▸ GOAL
Copy out the lines of the records from the line containing "From the provided options" through the line containing "Answer: (735,325) <", inclusive, with no changes.
--- BEGIN EXERCISE DATA ---
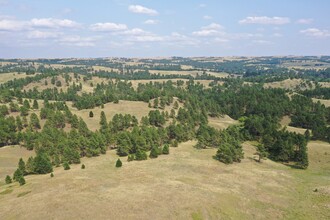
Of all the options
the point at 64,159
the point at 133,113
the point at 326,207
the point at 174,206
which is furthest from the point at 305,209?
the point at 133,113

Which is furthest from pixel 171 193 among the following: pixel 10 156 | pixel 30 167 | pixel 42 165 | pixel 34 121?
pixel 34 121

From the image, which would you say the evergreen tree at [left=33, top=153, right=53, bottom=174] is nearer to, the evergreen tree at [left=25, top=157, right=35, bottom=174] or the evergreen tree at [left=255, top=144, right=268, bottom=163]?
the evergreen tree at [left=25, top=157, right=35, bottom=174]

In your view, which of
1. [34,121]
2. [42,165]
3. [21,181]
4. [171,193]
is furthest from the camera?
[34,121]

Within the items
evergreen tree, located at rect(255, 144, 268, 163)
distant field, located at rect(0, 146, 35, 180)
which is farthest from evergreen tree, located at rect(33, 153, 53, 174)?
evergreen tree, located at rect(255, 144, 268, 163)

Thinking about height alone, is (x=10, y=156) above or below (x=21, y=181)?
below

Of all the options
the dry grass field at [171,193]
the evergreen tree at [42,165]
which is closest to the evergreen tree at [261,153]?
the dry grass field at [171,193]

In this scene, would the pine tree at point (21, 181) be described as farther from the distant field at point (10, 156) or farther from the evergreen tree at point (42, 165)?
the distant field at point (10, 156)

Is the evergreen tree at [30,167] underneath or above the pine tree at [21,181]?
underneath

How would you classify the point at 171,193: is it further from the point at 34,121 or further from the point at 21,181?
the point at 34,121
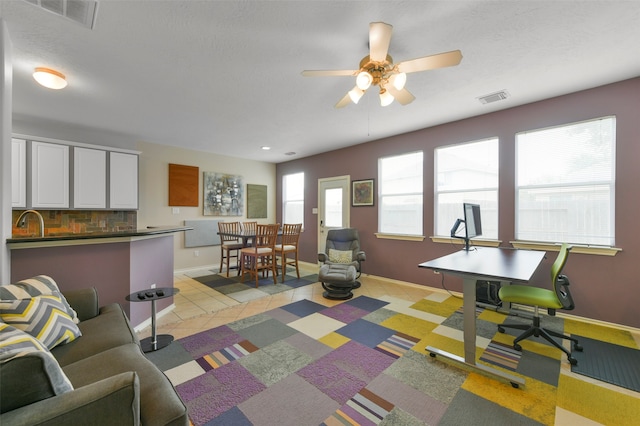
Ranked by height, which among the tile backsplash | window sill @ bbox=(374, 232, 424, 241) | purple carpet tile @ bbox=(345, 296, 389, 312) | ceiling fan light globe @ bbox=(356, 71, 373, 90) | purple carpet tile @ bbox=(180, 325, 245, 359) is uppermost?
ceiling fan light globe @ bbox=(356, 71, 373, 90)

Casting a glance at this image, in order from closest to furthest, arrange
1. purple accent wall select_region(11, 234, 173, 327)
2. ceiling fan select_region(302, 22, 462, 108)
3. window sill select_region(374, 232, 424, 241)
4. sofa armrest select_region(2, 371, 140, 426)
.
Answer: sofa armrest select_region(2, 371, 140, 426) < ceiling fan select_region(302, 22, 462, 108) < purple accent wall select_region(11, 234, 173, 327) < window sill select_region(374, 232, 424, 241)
--- END EXERCISE DATA ---
--- BEGIN EXERCISE DATA ---
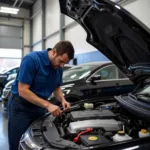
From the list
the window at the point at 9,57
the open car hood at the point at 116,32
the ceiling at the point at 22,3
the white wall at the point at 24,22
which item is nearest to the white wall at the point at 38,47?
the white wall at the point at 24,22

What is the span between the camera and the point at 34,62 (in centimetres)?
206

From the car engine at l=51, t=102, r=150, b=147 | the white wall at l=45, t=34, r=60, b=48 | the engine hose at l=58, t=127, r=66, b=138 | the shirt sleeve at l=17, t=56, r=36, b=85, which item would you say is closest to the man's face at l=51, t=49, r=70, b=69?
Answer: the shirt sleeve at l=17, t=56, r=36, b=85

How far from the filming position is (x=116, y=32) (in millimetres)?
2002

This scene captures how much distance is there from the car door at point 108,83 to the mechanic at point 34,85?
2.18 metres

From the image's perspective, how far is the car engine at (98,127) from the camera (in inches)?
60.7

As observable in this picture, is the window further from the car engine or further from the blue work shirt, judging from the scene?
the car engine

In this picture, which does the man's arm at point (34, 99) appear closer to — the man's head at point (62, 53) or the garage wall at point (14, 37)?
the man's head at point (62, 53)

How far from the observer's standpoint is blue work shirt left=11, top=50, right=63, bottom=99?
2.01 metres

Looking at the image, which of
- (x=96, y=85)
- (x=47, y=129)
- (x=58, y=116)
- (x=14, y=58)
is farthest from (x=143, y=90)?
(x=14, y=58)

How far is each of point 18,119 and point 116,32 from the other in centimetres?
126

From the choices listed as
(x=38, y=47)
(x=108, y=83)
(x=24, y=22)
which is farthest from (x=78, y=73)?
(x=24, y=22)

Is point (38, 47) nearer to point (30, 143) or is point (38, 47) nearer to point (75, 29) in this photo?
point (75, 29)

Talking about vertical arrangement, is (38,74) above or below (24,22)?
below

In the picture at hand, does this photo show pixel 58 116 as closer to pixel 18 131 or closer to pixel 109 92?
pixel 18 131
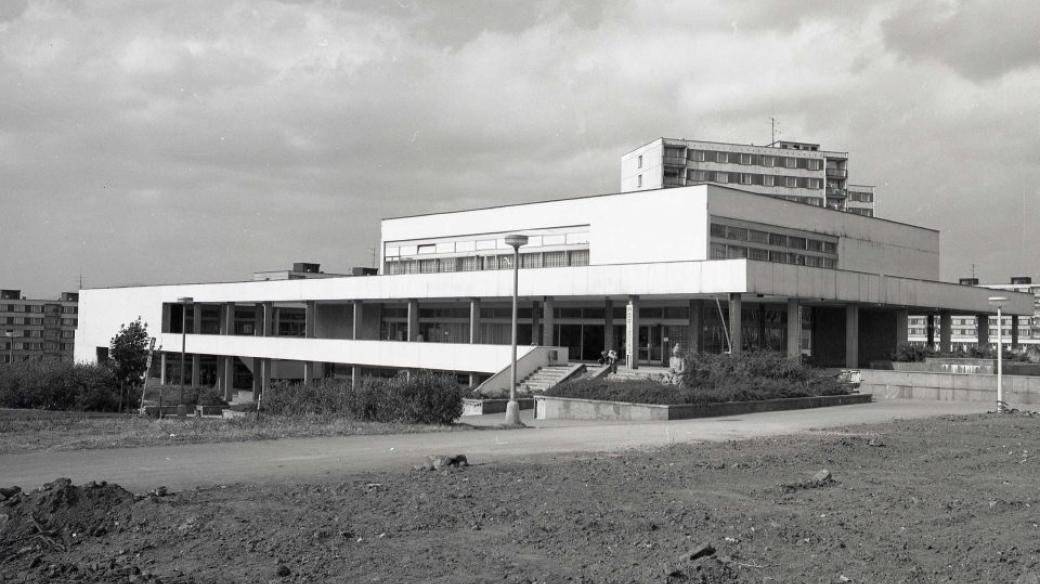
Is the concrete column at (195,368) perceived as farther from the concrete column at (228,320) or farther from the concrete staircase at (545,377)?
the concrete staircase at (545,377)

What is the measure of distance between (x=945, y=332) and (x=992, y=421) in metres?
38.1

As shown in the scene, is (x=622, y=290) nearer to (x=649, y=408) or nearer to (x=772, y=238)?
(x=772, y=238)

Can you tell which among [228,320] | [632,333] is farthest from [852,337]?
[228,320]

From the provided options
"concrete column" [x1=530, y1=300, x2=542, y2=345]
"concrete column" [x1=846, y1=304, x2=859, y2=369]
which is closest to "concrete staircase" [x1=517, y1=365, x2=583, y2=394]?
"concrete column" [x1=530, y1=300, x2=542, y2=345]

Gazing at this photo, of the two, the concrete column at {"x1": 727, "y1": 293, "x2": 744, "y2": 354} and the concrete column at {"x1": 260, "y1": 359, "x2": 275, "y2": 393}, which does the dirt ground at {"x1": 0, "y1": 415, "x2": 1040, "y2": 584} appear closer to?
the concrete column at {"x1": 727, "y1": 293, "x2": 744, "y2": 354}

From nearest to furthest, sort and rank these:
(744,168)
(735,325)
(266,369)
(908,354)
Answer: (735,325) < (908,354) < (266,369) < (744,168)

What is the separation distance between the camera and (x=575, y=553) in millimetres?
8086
--- END EXERCISE DATA ---
--- BEGIN EXERCISE DATA ---
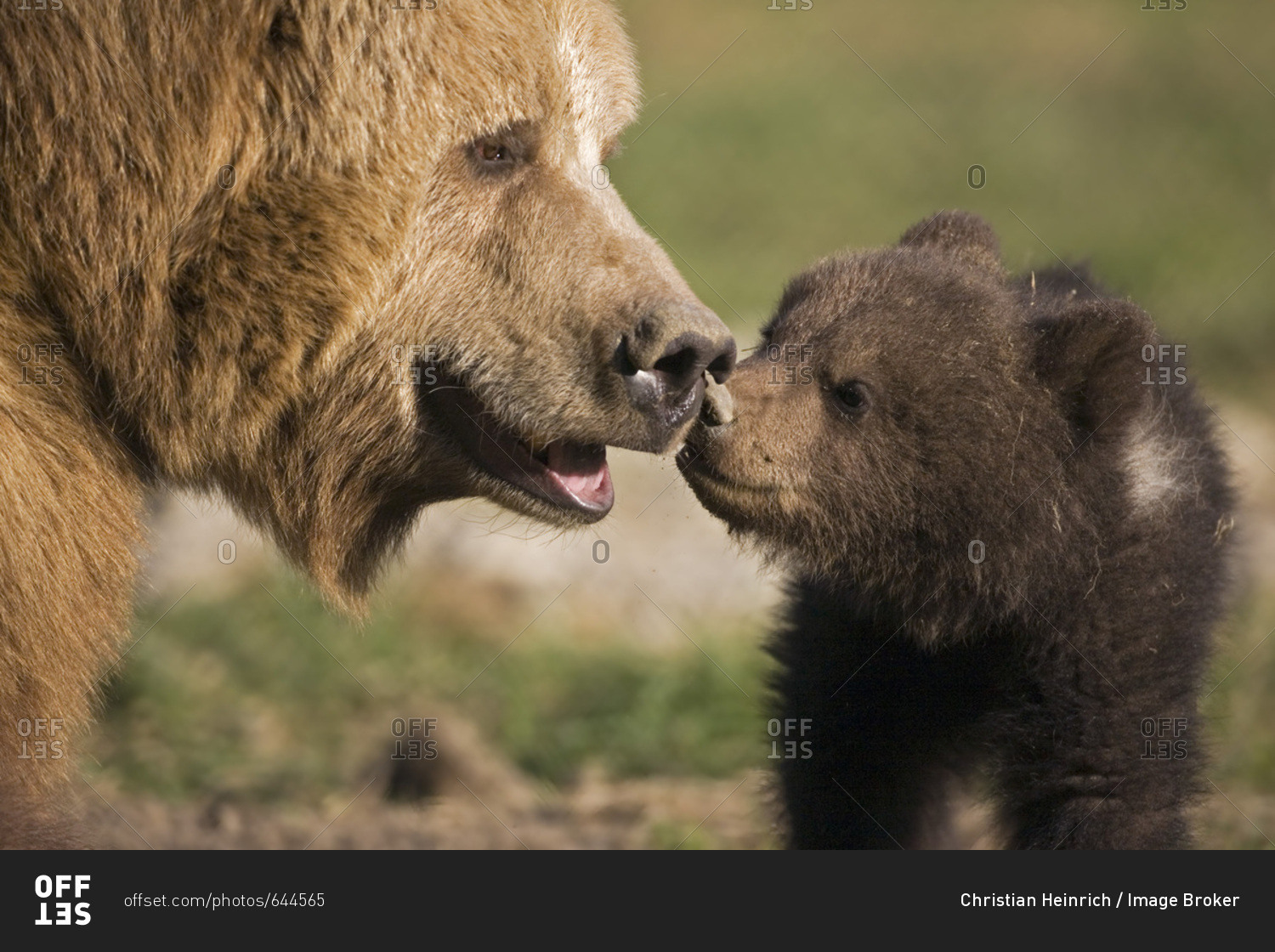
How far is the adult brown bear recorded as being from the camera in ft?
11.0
--- END EXERCISE DATA ---
▸ WRITTEN REPLY
From the provided options
"concrete column" [x1=530, y1=300, x2=542, y2=345]
"concrete column" [x1=846, y1=304, x2=859, y2=369]
which is closest to "concrete staircase" [x1=517, y1=365, x2=583, y2=394]?
"concrete column" [x1=530, y1=300, x2=542, y2=345]

Gazing at this photo, of the two, the concrete column at {"x1": 727, "y1": 293, "x2": 744, "y2": 354} and the concrete column at {"x1": 260, "y1": 359, "x2": 275, "y2": 393}, which does the dirt ground at {"x1": 0, "y1": 415, "x2": 1040, "y2": 584} appear closer to?
the concrete column at {"x1": 727, "y1": 293, "x2": 744, "y2": 354}

From nearest to furthest, sort and rank these:
(744,168)
(735,325)
(266,369)
(908,354)
Answer: (735,325) < (908,354) < (266,369) < (744,168)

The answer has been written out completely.